Exercise aim> Retype the passage of the concert review starting with "Mumma was at" and going on through "Mumma & Matt Rogalsky)".

Variations II (Gordon Mumma )
Mumma was at the upright piano with several other gadgets including a cd player and various objects. He played along with the cd most of the time and would occasionally use some of the objects to press onto the piano keyboard. His playing was pretty energetic and lively but it wasn’t overly dense – there was still space and silence amidst the sounds.

Rainforest (David Tudor) (Gordon Mumma & Matt Rogalsky)
For this classic Tudor electro-acoustic piece Mumma and Rogalsky were sat on opposite sides of a fairly large table loaded with gear. Mumma had a mixing board and a sheet of metal that was angled on the table. The metal had several contact mics on it and several objects. He primarily moved things around on the table and adjusted levels on the mixer. Rogalsky had a laptop and turntable and additional contact mic’d items running into his mixer. This piece was written by Tudor for the Merce Cunnignham dance company and his goal was to create the atmosphere of Rainforest with electronic sounds. I was aware of this but as of this performance had not yet heard the piece. These simple materials gerated creaks, scapes, twitters, filter sweeps and other sounds that one associates with primitive electronics and contacted mic’d objects.  But the effect really works, it really does sound like odd insects in the distance, the cry of unfamiliar birds, dripping water, thunder and the general activity that one associates with the rain forest. Absolutely amazing, with a few amusing moments as an item would feedback or loudly spike. Mumma would always grimace and then smile at these events. This piece was really fantastic with a lot of sounds familiar to me from the improve music that I have been listening to of late. The new Gordon Mumma & David Tudor cd that New World has just released became the only CD I would buy at this festival.

(Dataset entries)
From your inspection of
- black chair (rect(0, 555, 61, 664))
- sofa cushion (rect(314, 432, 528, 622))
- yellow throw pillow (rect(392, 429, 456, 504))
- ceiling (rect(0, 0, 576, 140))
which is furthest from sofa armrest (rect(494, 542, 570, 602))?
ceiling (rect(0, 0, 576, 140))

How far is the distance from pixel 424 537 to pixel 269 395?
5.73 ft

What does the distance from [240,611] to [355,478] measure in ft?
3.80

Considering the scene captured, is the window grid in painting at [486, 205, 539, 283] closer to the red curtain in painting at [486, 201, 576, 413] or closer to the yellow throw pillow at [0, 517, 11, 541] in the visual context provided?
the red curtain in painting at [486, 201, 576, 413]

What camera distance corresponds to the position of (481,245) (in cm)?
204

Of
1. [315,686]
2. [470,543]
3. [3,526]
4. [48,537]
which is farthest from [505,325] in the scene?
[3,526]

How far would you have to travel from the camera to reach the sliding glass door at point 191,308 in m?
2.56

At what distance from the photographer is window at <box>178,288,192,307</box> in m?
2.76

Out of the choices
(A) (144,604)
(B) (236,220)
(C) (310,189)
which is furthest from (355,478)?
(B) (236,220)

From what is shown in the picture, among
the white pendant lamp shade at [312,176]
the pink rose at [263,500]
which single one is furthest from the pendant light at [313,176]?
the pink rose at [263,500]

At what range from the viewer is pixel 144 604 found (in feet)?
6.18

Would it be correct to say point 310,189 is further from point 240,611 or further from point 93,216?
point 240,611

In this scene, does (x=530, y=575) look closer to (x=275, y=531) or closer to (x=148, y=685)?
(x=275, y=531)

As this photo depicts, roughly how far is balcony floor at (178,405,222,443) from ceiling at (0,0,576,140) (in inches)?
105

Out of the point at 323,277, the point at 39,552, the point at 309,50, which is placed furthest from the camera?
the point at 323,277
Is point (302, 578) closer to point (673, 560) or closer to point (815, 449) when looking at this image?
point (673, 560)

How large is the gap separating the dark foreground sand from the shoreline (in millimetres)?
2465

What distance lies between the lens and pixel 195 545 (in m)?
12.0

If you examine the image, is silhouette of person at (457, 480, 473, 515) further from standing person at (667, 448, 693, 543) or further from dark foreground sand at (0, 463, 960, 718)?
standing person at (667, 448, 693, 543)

Exercise solution>
Mumma was at the upright piano with several other gadgets including a cd player and various objects. He played along with the cd most of the time and would occasionally use some of the objects to press onto the piano keyboard. His playing was pretty energetic and lively but it wasn’t overly dense – there was still space and silence amidst the sounds.

Rainforest (David Tudor) (Gordon Mumma & Matt Rogalsky)